HODGE- H004773 7 He continued with physical therapy and was referred for an MRI and further specialty care. Mr. Hodge saw Dr. Robert Martin for his foot pain on 3 August 2020. Dr. Martin ordered X-rays that revelaed a fracture to the right fifth toe, but noted it was healing on its own. He ordered light duty and set a follow-up after a month. [TR at 23; Cl. Ex. No 1 at 91-94]. Mr. Hodge testified that his foot was healed and agreed that “everything is good there.” [TR at 24]. The claimant saw Trent Tappan, PA-C, at OrthoArkansas on 12 August 2020. Mr. Hodge recalled Tappan initially recommending a steroid injection for his spine [TR at 24], but the records reflect an initial assessment of low back pain and lumbar spinal stenosis, with a plan for continued physical therapy, following up in one month, and continuing with restricted activities [Cl. Ex. No 1 at 97-99]. Mr. Hodge also had an appointment for his shoulder with Dr. Kirk Reynolds that same day. Dr. Reynolds suspected right rotator cuff and labrum injuries and ordered an MRI for better evaluation. He recommended modified work with no lifting, pushing, or pulling, and no work above the shoulder for the right arm. Dr. Reynold also noted that Mr. Hodge was not at MMI. [Cl. Ex. No 1 at 103]. On 9 September 2020, the claimant saw Trent Tappan again and reported continuing low back pain that radiated down his right leg. The note reflects that physical therapy did not seem to help the pain. A steroid injection was recommended at L4-5 on the right side.
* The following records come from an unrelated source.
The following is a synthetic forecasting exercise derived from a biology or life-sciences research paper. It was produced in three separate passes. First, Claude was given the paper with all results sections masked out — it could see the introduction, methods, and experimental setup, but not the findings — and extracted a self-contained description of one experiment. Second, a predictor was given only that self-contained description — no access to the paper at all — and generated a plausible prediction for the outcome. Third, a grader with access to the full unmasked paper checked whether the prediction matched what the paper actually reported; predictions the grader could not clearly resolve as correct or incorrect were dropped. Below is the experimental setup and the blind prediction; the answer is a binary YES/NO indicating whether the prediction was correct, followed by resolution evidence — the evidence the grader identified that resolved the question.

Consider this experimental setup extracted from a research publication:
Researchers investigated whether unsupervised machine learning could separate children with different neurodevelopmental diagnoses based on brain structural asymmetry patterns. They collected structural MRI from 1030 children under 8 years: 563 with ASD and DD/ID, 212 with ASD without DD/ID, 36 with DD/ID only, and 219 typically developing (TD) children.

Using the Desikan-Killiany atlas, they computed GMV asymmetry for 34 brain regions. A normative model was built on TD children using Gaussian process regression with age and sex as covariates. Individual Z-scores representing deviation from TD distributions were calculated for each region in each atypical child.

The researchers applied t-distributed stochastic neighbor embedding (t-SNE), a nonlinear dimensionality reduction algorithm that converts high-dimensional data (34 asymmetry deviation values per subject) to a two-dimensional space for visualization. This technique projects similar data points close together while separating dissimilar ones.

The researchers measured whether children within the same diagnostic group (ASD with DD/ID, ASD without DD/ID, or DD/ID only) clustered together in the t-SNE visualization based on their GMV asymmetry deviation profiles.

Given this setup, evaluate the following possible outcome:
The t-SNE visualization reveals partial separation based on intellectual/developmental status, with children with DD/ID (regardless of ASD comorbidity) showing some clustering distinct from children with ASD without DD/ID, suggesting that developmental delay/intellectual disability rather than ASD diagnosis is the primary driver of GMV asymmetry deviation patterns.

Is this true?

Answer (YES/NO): NO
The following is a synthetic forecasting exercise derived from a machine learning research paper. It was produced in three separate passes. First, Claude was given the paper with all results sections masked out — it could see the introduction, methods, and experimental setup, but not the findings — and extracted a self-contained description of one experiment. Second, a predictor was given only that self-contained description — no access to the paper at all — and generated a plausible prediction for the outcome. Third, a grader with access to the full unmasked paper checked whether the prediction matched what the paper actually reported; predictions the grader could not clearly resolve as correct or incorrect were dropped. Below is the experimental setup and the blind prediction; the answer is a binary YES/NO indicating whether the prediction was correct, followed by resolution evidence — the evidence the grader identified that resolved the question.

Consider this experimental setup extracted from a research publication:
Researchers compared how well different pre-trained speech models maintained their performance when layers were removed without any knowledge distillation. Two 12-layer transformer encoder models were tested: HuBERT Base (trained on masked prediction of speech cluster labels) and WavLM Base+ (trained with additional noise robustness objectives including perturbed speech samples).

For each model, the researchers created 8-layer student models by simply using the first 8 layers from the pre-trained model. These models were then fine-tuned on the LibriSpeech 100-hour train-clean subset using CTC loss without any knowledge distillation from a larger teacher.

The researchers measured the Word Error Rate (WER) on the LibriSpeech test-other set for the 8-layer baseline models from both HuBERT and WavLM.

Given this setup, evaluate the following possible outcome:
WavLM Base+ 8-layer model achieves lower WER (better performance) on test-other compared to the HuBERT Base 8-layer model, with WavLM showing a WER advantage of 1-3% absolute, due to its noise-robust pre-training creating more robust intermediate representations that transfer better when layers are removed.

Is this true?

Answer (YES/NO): NO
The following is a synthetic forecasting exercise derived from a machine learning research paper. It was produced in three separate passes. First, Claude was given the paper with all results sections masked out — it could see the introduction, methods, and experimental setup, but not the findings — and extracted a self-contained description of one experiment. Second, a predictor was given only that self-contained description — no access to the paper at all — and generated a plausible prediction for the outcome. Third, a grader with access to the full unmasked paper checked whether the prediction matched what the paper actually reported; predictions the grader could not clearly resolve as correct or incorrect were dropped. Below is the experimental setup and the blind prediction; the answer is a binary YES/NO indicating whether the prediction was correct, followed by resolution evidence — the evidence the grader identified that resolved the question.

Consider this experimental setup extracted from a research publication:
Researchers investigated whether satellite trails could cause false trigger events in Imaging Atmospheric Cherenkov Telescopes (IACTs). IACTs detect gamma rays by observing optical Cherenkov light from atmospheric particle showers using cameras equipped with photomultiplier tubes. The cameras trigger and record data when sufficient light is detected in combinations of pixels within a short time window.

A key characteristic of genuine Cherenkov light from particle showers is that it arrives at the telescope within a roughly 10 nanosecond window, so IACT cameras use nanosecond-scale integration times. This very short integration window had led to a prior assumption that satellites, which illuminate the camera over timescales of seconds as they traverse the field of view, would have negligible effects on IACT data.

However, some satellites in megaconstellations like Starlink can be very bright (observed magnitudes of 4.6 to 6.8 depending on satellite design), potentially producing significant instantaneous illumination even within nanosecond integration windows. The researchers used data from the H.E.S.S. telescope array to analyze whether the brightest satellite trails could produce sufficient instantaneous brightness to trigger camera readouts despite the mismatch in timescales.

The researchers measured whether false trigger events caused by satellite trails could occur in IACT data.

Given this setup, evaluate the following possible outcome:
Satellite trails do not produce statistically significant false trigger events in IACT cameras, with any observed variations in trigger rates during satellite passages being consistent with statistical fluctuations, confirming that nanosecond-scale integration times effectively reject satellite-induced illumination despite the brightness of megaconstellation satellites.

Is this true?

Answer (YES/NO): NO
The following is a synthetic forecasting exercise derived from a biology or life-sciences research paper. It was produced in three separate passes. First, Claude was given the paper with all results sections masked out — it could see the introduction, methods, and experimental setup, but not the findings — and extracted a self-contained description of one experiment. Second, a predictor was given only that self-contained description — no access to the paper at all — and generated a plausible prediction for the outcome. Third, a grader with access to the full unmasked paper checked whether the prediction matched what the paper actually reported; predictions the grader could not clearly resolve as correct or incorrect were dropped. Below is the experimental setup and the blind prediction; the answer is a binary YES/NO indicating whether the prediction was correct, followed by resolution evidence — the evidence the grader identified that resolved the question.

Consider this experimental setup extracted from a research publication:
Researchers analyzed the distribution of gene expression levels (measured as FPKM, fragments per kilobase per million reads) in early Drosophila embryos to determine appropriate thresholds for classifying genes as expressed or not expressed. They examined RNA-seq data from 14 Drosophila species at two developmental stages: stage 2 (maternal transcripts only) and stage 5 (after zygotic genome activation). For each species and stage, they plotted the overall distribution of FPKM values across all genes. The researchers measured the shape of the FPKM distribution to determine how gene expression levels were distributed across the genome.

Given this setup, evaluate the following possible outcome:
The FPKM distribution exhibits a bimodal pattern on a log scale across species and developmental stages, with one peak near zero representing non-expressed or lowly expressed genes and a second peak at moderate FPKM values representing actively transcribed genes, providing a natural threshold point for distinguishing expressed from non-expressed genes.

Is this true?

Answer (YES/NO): YES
Tappan noted the spinal stenosis again and that the injection could be more diagnostic in nature than therapeutic, but hoped it would provide some relief. [Cl. Ex. No 1 at 108]. Mr. Hodge followed up with Dr. Martin the following day and was released to full- duty without restrictions on his foot injuries. He was not yet deemed at MMI, however, and scheduled to return again in one month for a final check. [Cl. Ex. No 1 at 113.]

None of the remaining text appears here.